Not all of them unless I want to clean up my phone, I have once.


----------



## MJJEAN (Jun 26, 2015)

I clean my email inbox daily to more easily find email I actually need.

I delete texts that are from people I don't speak to often or that I no longer speak to at all, but that's about it.
Unless sanitizing her phone is her normal behavior, I'd be suspicious, too.


----------



## Jayg14 (May 23, 2011)

MrsHolland said:


> What other women do is irrelevant, we are not clones of each other.


Past experiences are something to consider. Those who ignore history...


----------



## Remee81 (May 24, 2017)

Also, I do want to say this alone should not have him panicking. It may be a red flag but could be harmless. DH was doing this for like three days and I looked at him and was like WTF are u doing that for (he was unfaithful once a few years ago, so like I said red flag), and he showed me that he had taken up almost all the room on his phone and the texts did actually take up a bit of room. I laughed, took his phone, cleaned it up, and now he only does it once in a while but shows me his phone before. And yes before anyone asks, I matched them up with the logs and they matched. So he should talk to her and look into it more before jumping to conclusions. Don't ignore it though.

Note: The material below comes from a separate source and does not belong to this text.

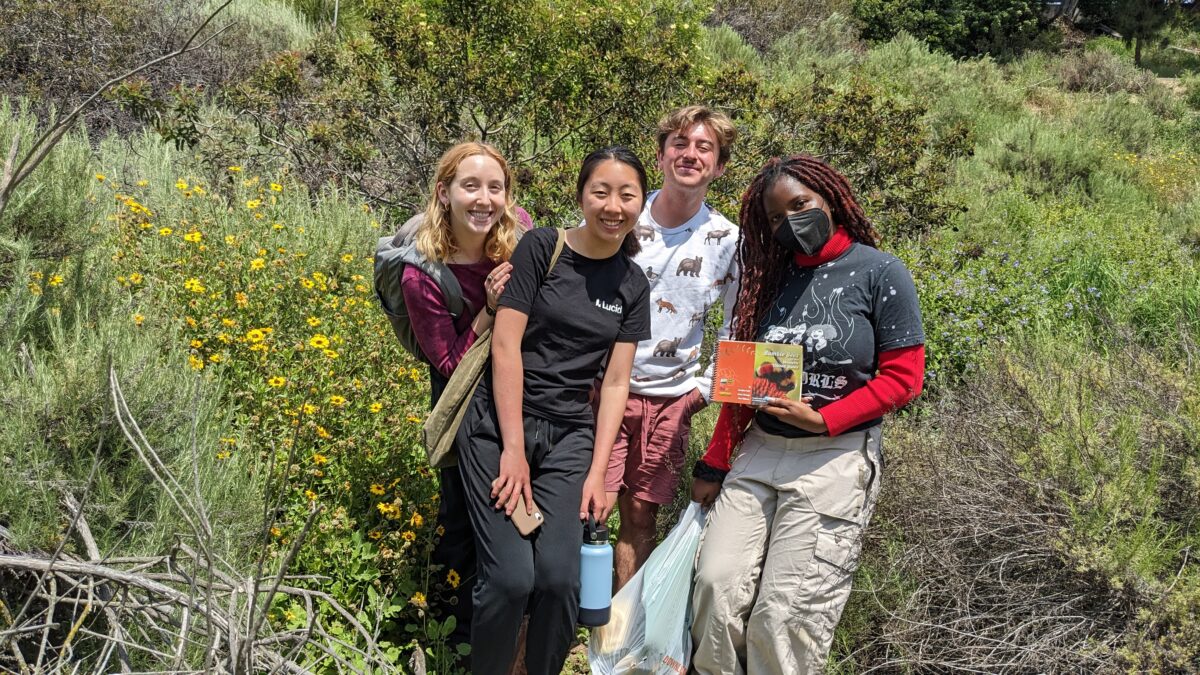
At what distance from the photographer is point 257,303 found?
15.5 feet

Sent from my iPhone using Tapatalk


----------



## Jayg14 (May 23, 2011)

Remee81 said:


> Also, I do want to say this alone should not have him panicking. It may be a red flag but could be harmless. DH was doing this for like three days and I looked at him and was like WTF are u doing that for (he was unfaithful once a few years ago, so like I said red flag), and he showed me that he had taken up almost all the room on his phone and the texts did actually take up a bit of room. I laughed, took his phone, cleaned it up, and now he only does it once in a while but shows me his phone before. And yes before anyone asks, I matched them up with the logs and they matched. So he should talk to her and look into it more before jumping to conclusions. Don't ignore it though.
> 
> 
> Sent from my iPhone using Tapatalk


Thanks, Remee. He's trying not to jump to conclusions, but the fact that she said she loved his poem, and to have it gone, was more a slap to his face, than worries of betrayal. I think he was just venting, but like I said, I want to help him in any way I can.


----------



## She'sStillGotIt (Jul 30, 2016)

Jayg14 said:


> Part of his angst was due to the fact that he slaved for a month to create poetry for her the week of their 10th anniversary.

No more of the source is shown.